By Christopher Burns, BDN Staff
Updated:

Maine police on Saturday seized what they suspected was heroin after a car crash in the town of Manchester.

A field test of the 48 grams of grainy powder found in the glove box of a 2006 Chevy Impala, however, came back negative for heroin. It turned out, the powder was human remains, according to the Kennebec Journal.

Kennebec County Sheriff Ken Mason confirmed the result with the Journal on Tuesday, remarking it was a “rather unusual manner in which to keep the remains of a loved one, for sure.”

The remains were the cremated ashes of Robert Clinton Curtis Sr., who died five years ago at age 75 in Brooksville, Florida, according to his obituary in the Journal.

“This was the first time my father was ever in lockup right here, and it took me forever to get him out of it,” his son, Kevin Raymond Curtis of Augusta, told the Journal on Tuesday.

Curtis, 57, told the Journal he had loaned his Chevy Impala, where he was temporarily storing his father’s ashes, to his friend Jess Legendre, 31, of Livermore Falls, who Curtis said needed to go to the grocery store.

But while Legendre was traveling along Prescott Road in Manchester on Saturday morning, the vehicle left the road, striking and breaking a utility pole before ending up in a ditch, according to the Journal.

According to a police affidavit obtained by the Journal, police believed Legendre was under the influence of heroin after he apparently became unresponsive while searching for documents in the Impala’s glove box.

Believing Legendre to be overdosing, Kennebec County Sheriff’s Deputy Jeff Boudreau administered naloxone to Legendre, the paper reports. Deputies then found in the glove box the 48 grams of what they suspected at the time to be heroin.

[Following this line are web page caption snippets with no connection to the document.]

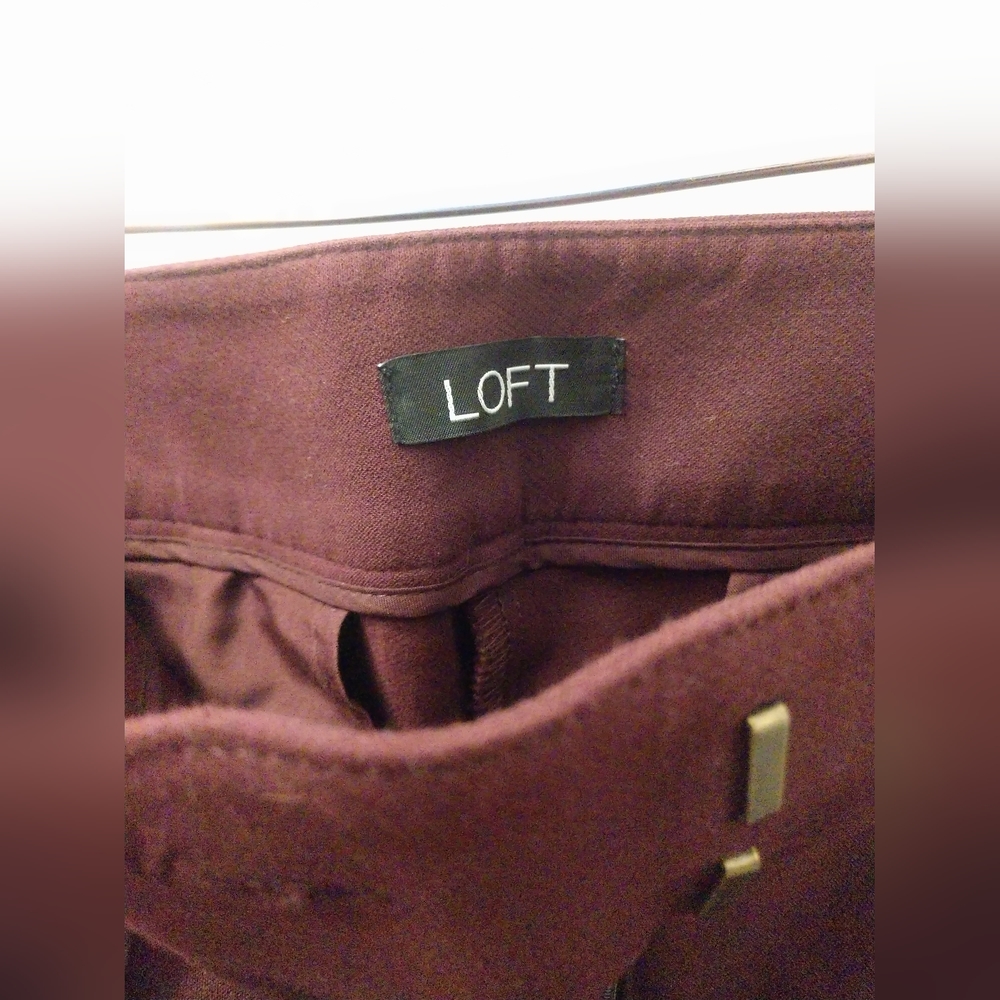 LOFT size 4 julie skinny plum/burgundy pants - Picture 3 of 4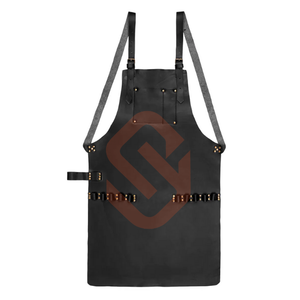 Delantal de cuero personalizado para multiusos, elegante, impermeable, de piel de vaca auténtica, delantal de cuero negro para salón - Product Image 1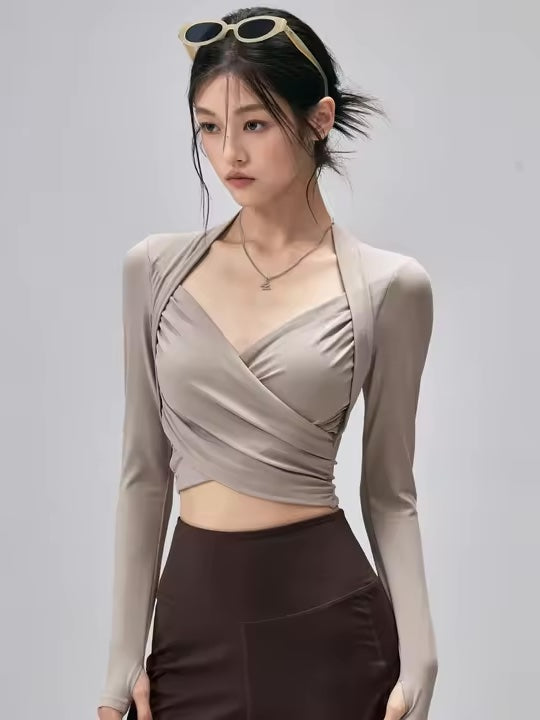 クロスラップトップス＆ワイドパンツ セットアップ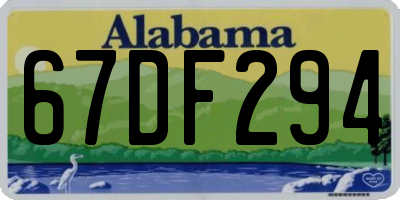 AL license plate 67DF294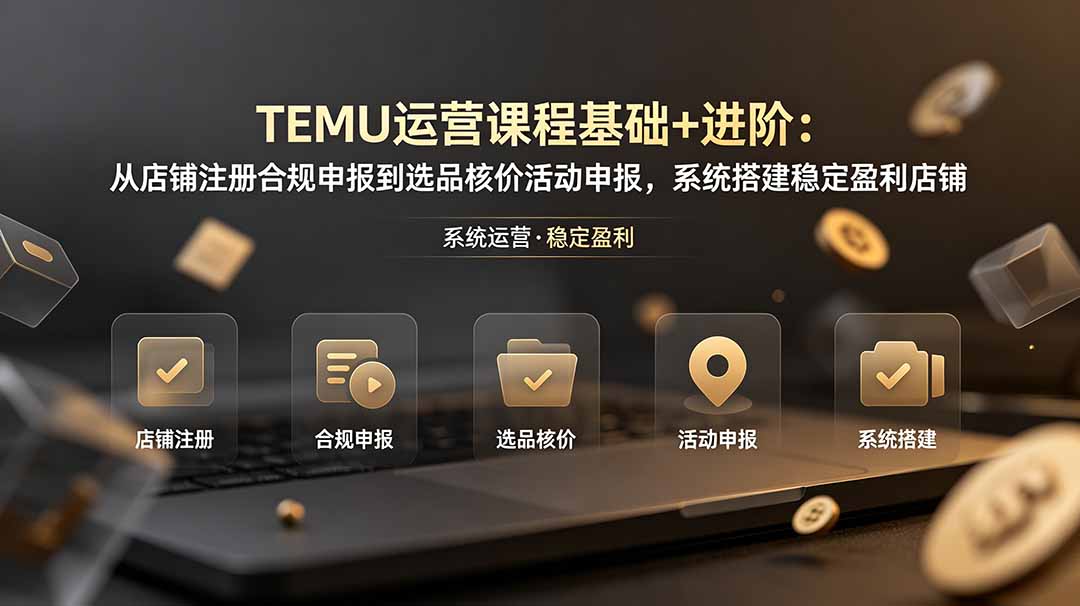 TEMU运营课程(基础+进阶 - 网创智库网创-网赚-电商-tk-出海-AI-抖音-快手-小红书-视频号-玩法-创业-小程序-公众号-私域-s粉网创智库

On Monday, Legendre, whose license was previously suspended, was charged with operating after habitual offender revocation and falsifying physical evidence, according to the Journal. He was not charged with any drug-related offense, and police produced no evidence he was under the influence of heroin or other drugs at the time of the crash, the Journal reports.

Curtis told the Journal he was storing his father’s ashes in his car’s glove box for a reason: “I didn’t want them if they were in the house, the kids ripping them open and having them everywhere,” said Curtis, who has four children.

He told the Journal he had recently obtained some of his father’s ashes from his sister, and he was waiting for an urn he had ordered to arrive.

His four children were apparently not pleased to learn their grandfather had been seized as evidence, Curtis told the Journal. But he tried to play it off.

“The kids were really mad when they found out that [the police] took Grandpa, but I tried to make a joke of it. I said, ‘This is the first time he’s ever been in lockup, and we’ll just get him out,’” he told the Journal.